**PAGE EXCERPT**
┄┄┄┄┄┄

New York Music Daily: Vast, Intricate, Awe-Inspiring Oceans of Sound Downtown

May 19, 2017

…From the first few stark, distantly enigmatic notes of Luna Pearl Woolf’s After the Wave, …it was clear that Julian Wachner’s fearlessly eclectic ensemble had come to deliver a message…a flood of low tonalities and bracing close harmonies as haunting as anything in Adams’ work

What’s the likelihood that the two opening works on a program featuring John Luther Adams’ Become Ocean would hold their own alongside that epically enveloping, meticulously churning, playfully palindromic masterpiece? It happened yesterday at St. Paul’s Chapel downtown, where Novus NY delivered a mighty coda to this season’s program of music on themes of water justice, staged by Trinity Church.

┄┄┄┄┄┄

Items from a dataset
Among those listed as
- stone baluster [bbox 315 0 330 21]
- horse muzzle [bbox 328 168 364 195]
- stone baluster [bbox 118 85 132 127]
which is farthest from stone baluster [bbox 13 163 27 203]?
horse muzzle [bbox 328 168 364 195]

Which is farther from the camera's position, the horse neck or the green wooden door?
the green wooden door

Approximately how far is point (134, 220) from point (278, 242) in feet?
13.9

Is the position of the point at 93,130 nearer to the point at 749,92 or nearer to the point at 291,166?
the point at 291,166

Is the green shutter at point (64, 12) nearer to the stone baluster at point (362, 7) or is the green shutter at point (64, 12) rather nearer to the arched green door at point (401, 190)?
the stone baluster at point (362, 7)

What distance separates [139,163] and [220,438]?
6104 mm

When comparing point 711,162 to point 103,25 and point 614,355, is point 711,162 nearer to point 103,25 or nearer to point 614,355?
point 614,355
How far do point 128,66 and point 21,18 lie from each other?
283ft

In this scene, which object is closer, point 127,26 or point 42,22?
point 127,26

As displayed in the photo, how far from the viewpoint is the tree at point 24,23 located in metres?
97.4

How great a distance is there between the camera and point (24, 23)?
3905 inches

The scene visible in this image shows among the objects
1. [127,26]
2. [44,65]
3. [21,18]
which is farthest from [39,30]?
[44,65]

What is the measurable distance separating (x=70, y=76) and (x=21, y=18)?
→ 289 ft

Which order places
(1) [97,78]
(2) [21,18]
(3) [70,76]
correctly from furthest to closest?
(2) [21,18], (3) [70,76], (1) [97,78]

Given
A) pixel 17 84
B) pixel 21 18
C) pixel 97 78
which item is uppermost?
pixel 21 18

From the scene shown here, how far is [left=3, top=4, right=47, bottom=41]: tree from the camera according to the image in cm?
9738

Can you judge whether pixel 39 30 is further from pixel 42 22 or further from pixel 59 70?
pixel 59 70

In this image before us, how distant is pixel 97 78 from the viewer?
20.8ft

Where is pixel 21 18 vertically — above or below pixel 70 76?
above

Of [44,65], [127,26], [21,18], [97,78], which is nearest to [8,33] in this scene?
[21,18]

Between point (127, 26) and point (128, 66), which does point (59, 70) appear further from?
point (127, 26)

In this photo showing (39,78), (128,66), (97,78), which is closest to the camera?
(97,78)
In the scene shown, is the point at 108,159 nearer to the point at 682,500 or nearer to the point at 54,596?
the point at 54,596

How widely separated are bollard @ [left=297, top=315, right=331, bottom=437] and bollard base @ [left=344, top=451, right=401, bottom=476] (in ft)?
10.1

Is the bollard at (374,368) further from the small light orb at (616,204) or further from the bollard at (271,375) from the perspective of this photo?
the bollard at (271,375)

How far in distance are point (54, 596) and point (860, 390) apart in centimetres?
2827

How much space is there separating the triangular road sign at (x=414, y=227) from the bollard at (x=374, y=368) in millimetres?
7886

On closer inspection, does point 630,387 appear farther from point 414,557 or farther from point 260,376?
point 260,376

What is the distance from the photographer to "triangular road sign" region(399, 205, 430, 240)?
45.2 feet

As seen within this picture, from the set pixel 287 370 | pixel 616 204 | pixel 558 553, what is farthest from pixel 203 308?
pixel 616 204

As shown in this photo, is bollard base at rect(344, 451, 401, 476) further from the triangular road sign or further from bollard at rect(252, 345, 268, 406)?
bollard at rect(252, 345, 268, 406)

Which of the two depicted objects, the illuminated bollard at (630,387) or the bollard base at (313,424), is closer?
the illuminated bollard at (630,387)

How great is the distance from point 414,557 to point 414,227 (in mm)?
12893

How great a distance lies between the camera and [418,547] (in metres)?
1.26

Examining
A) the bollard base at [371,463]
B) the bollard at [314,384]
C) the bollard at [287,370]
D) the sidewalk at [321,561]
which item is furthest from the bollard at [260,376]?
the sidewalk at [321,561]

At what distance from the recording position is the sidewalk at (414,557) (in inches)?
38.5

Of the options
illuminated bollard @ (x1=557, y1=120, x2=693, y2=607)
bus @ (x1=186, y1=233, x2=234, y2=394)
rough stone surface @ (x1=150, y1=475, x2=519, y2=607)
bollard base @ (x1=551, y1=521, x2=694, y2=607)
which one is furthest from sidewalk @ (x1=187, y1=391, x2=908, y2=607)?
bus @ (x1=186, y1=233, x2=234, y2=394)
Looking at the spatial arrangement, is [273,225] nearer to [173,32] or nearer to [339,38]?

┄┄┄┄┄┄

**REQUIRED ACTION A**
Answer these questions from the concert review:
(i) Who composed After the Wave?
(ii) Where did the concert take place?
(iii) What theme did this season's program of music center on?
**REQUIRED ACTION B**
Carry the concert review forward from its last sentence, adding one or two paragraphs in the same voice.
The items play no part in this work.

**EXERCISE ANSWER A**
(i) Luna Pearl Woolf
(ii) St. Paul's Chapel downtown
(iii) Water justice

**EXERCISE ANSWER B**
The pervasive cynicism that still exists at corporate rock concerts has roots in the classical world: “Let’s warm up the crowd with something short and random and then get down to business.” From the first few stark, distantly enigmatic notes of Luna Pearl Woolf’s After the Wave, a portrait of the 2004 Indonesian tsunami and its aftermath, it was clear that Julian Wachner’s fearlessly eclectic ensemble had come to deliver a message. With just the hint of foreshadowing, the methodical pulse of daily routine gave way to a flood of low tonalities and bracing close harmonies as haunting as anything in Adams’ work. From there the orchestra made their way through an unexpectedly triumphant latin-tinged fanfare of sorts, up to a conclusion that signaled triumph and recovery over an ocean of devastation.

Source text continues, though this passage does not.